Hopefully you guys aren't too frustrated by my failure to post a new chapter, or even give an update on here. No, I probably haven't replied to your incredibly thoughtful e-mail. Summer is busy; fall will be busy; life's just fucking busy and sometimes it's hard to write a massive story for the internet when there's so much other shit to do.

I was thinking about this today and feeling slightly guilty. But there's a time when this will end, and then I'll look back on this experience fondly, and wonder why I was in such a hurry to finish it.

Thursday, April 21, 2011

Friday, April 1, 2011

On Dead Poets Society and writing Chapter 18

My relationship to Dead Poets Society is exactly what I attributed to Joe. I never cared for the movie. But I get restless late at night, and end up watching a lot of HBO, even when I'm trying to work on this project.

Dead Poets Society happened to be airing. It was probably ten years since I'd seen it. What struck me right away is that the Robert Sean Leonard seemed very plausibly gay, for all of the reasons that I put in the story. By the end, it seemed blazingly obviously, and the only coherent explanation for the movie.

It also hit me that this seemed like a movie that a person like Chris Riis would love. Chapter 18 was extremely difficult to construct. There were plenty of scenes that I'd been working through my head for at least a year -- Matt's embarrassing speech performance, Joe's walking away, the ensuing fallout, the farewell e-mail and Joe's reaction. The party with Kevin Berger: that actually was going to be its own chapter. At various points, I thought about constructing it like The Hangover, and for most the planning, I thought that Joe and Kevin would hook up. But that no longer seemed consistent with the characters' motivations, and you might have noticed that this story is a little protracted, so another long party sequence at this point in the story probably wouldn't have been a good use of our resources.

But for having mapped all of this out, writing it in a way that built tension, and where the characters' emotional peaks and valleys felt credible, was very, very difficult. I found myself omitting information and buildup because it was unwittingly taking the characters too far. As articulate as Joe and Matt are, they're not going to be at ease in confronting and talking about their emotions for each other. Trying to pull that off: extremely difficult.

I'd had in mind that I was going to alternate passages about The Divine Comedy with Joe's narrative, and then Dead Poets Society clicked. Poetry became the chapter's unifying thread. When I finally had a finished draft, I was watching James Franco's Howl, and threw in an Allen Ginsberg line. Did anyone catch it? Then it hit me: What I should have done is bury all kinds of lines by gay poets -- Michelangelo, Whitman, Frank O'Hara, Ginsberg, Auden -- throughout the chapter. If I weren't writing this in a serial format, I could have moved on to the next chapter, and over the course of months, tracked down and inserted suitable lines. Having waited so long to post a new chapter, though, a plan like that seemed self-indulgent.

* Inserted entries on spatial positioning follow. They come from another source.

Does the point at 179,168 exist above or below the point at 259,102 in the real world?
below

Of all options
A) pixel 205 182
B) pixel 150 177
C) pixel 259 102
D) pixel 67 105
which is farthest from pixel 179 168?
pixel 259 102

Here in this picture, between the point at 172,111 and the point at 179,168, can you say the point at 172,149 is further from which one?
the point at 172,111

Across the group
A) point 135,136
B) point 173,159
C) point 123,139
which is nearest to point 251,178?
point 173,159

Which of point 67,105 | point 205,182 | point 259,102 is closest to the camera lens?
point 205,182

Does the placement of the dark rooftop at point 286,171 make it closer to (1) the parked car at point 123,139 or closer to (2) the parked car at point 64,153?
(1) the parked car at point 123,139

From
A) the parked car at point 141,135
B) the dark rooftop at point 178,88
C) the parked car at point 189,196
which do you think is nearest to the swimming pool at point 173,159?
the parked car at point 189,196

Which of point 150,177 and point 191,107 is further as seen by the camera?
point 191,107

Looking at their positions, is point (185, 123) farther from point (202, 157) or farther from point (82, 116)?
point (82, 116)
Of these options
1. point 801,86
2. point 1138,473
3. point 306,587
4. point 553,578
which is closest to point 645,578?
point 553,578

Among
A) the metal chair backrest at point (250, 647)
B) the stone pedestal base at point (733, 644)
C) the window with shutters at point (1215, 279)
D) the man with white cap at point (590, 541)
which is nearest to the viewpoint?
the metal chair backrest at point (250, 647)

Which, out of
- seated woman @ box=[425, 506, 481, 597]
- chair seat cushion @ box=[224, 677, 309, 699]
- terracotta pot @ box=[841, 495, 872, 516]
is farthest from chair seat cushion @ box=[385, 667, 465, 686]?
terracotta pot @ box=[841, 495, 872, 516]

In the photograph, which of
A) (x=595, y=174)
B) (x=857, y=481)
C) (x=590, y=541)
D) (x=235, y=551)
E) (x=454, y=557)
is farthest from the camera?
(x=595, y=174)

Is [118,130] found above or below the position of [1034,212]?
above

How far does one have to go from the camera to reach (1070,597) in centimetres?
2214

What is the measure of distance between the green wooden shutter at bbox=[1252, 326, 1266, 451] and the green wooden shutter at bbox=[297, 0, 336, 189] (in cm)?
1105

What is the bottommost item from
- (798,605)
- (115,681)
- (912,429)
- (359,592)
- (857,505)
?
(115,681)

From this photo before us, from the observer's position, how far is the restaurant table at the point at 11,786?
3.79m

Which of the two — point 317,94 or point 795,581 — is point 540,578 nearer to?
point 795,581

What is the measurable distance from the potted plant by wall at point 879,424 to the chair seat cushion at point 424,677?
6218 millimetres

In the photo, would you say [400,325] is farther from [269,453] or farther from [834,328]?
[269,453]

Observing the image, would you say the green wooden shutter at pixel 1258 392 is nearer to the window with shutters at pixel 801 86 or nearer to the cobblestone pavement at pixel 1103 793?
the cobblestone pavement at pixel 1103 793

I've floated my Dead Poets Society observation to a couple of friends (both gay) who immediately dismissed it. I'm going to guess that's only because they haven't watched it as adults. Here's a wonderful write-up on the theory, which goes beyond the movie to touch on how we're haunted and affected by the formative movies of our adolescence. I didn't grow up with that kind of connection to the movie, but I have something like it now.